▶ **Text provided**:

┌──

Clinical implications

Several studies demonstrated usefulness of ECV for characterization of myocardial diseases, such as aortic valve disease, cardiomyopathies, hypertrophic cardiomyopathies and infiltrative diseases [1, 29]. Also myocardial post-contrast T1 times and ECV values have been associated with greater mortality [30, 31]. This present study confirms the accuracy of CMR estimates of ECV for detection of diffuse interstitial myocardial fibrosis at 3 T, suggesting that 3 T CMR can equally well be used for clinical estimates and risk stratification of patients with various cardiac diseases.

Study limitations

Although biopsies and MOLLI images were sampled roughly the same region (the anterior or anteroseptal wall) of the heart, it is impossible to assure exact spatial correspondence between histopathology and CMR imaging. Also the biopsies samples are comparatively several thousand times smaller than the regions of interest evaluated by CMR and fibrosis in these small areas may not necessarily be representative of overall myocardial fibrosis, if fibrosis is not homogenously distributed through the heart which may be the case in diseased hearts. It has been recognized that T1 values can vary in different regions of the heart [32]. In our study, pre-contrast T1 was lower in anterior region than other segments, however post-contrast T1 values and ECV did not vary among segments. Also correlations of ECV with histopathology were similarly good for all segments, with the exception of inferior and inferolateral segments, probably because of susceptibility artefacts in these regions. Another limitation of our study was that only one single slice of MOLLI images was acquired. It was recently suggested that MOLLI images should be acquired on several slices to improve the accuracy of measurement. Also, to avoid overestimation of fibrosis in histopathological samples crossed by large blood vessels, we excluded perivascular fibrosis although it also is a part of extracellular volume. The picrosirius red staining used in our study is specific for collagen. Deposition of other extracellular proteins than collagen, for instance amyloid, can also increase ECV. Finally, ECV measured by CMR also includes vascular volume. Therefore changes in capillary blood volume might also theoretically affect the relation between ECV and interstitial fibrosis. Also the inclusion of vascular volume and of proteins other than collagen likely also explains why ECV is higher than collagen content, and why the regression plot between ECV and fibrosis in Fig. 4 estimates that ECV in patients without fibrosis would be approximately 23 %. This is however consistent with ECV values measured by other tracers such as 14C inulin [33, 34] 14C mannitol [34], Co-EDTA or TmDOTP5− [35]. Finally it was recently suggested that ECV measurement may depend on contrast dose, since ECV  measured in healthy volunteers using high contrast doses (0.2 mmol/kg gadovist, as used in this work) were lower than for lower doses [31]. Whether this may have influenced the accuracy of our results remains however unknown.

└──

▶ **Raw data**:
┌──

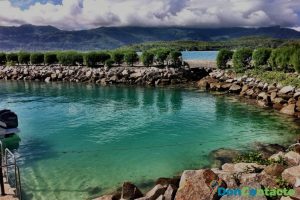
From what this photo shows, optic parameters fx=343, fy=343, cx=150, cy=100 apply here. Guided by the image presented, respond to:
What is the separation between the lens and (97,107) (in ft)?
135

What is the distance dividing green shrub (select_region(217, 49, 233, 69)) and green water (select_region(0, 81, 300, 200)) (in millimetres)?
19024

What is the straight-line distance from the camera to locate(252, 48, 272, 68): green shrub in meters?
58.8

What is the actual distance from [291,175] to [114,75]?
5211 centimetres

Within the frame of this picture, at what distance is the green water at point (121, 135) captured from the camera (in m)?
19.7

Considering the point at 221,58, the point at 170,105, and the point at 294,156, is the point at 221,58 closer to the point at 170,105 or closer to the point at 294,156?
the point at 170,105

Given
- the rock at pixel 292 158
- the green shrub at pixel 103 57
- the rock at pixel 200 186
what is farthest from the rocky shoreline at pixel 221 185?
the green shrub at pixel 103 57

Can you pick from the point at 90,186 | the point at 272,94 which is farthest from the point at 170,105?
the point at 90,186

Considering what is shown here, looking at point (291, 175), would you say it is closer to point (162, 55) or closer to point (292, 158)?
point (292, 158)

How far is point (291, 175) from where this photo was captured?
45.6 ft

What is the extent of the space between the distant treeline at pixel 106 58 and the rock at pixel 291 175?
56.5 meters

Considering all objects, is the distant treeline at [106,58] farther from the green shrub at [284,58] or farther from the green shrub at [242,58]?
the green shrub at [284,58]

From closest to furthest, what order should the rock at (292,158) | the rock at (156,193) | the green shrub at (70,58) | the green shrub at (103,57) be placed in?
1. the rock at (156,193)
2. the rock at (292,158)
3. the green shrub at (103,57)
4. the green shrub at (70,58)

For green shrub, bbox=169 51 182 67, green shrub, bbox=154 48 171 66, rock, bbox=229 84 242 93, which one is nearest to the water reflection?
rock, bbox=229 84 242 93

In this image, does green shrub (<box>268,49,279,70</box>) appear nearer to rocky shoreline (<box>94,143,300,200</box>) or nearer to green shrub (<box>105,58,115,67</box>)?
green shrub (<box>105,58,115,67</box>)
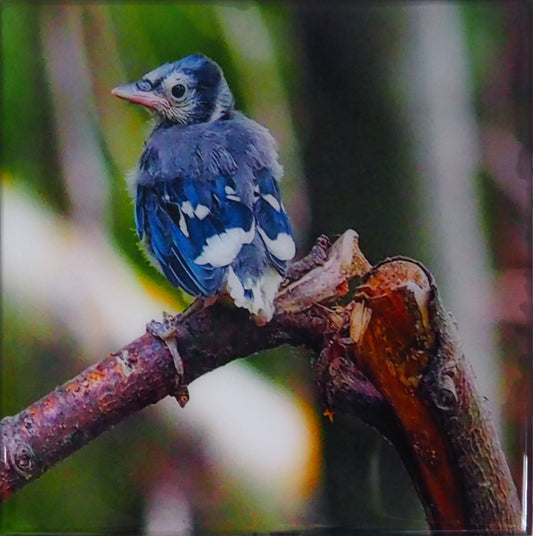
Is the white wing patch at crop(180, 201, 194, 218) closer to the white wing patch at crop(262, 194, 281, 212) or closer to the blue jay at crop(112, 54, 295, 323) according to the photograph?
the blue jay at crop(112, 54, 295, 323)

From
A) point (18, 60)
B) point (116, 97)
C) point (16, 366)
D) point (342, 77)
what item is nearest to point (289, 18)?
point (342, 77)

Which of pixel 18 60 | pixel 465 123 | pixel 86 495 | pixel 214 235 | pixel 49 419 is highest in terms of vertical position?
→ pixel 18 60

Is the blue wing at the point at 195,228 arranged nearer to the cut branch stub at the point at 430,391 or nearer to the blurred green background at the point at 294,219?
the blurred green background at the point at 294,219

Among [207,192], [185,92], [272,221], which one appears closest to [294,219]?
[272,221]

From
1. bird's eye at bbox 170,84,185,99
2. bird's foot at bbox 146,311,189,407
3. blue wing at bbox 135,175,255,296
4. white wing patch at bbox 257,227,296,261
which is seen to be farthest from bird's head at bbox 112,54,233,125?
bird's foot at bbox 146,311,189,407

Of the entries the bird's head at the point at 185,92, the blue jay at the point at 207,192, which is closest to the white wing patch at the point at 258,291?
the blue jay at the point at 207,192

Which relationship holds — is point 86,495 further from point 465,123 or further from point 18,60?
point 465,123

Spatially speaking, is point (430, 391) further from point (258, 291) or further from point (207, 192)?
point (207, 192)
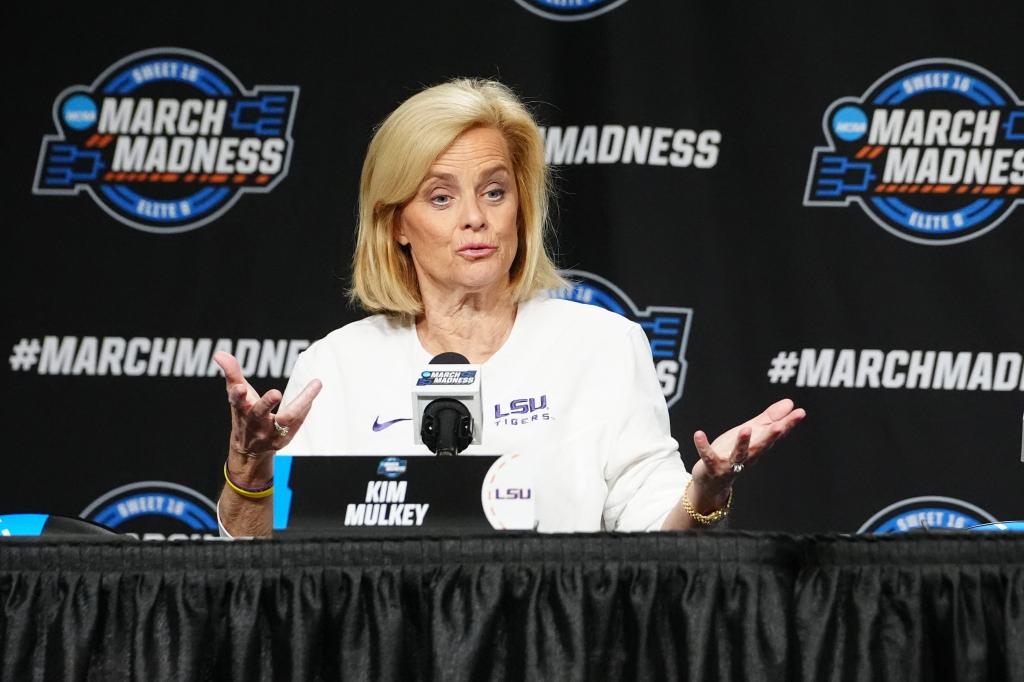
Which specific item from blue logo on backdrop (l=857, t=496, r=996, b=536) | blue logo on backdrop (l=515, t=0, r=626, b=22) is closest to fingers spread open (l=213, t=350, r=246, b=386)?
blue logo on backdrop (l=515, t=0, r=626, b=22)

└──

▶ **Brief 1**: In the passage on myocardial fibrosis imaging, rewrite the section that begins at the words "Clinical implications" and stops after "various cardiac diseases.", with "usefulness" changed to "utility".
▶ **Brief 2**: Render this sentence from the myocardial fibrosis passage in Spanish: "The picrosirius red staining used in our study is specific for collagen."
▶ **Brief 3**: Write what comes next in the myocardial fibrosis passage, picking up after its final sentence.

▶ **Task response 1**:
Clinical implications

Several studies demonstrated utility of ECV for characterization of myocardial diseases, such as aortic valve disease, cardiomyopathies, hypertrophic cardiomyopathies and infiltrative diseases [1, 29]. Also myocardial post-contrast T1 times and ECV values have been associated with greater mortality [30, 31]. This present study confirms the accuracy of CMR estimates of ECV for detection of diffuse interstitial myocardial fibrosis at 3 T, suggesting that 3 T CMR can equally well be used for clinical estimates and risk stratification of patients with various cardiac diseases.

▶ **Task response 2**: La tinción con rojo picrosirio utilizada en nuestro estudio es específica para el colágeno.

▶ **Task response 3**:
Our results indicate that ECV determined by 3 T CMR T1 MOLLI images closely correlates with histologically determined diffuse interstitial fibrosis, demonstrating the accuracy of this method for non-invasive quantification of interstitial fibrosis in patients with myocardial diseases. By opposition, non-contrast T1 mapping and LGE were not found to represent reliable measurements of interstitial fibrosis in patients with valve disease at 3 T.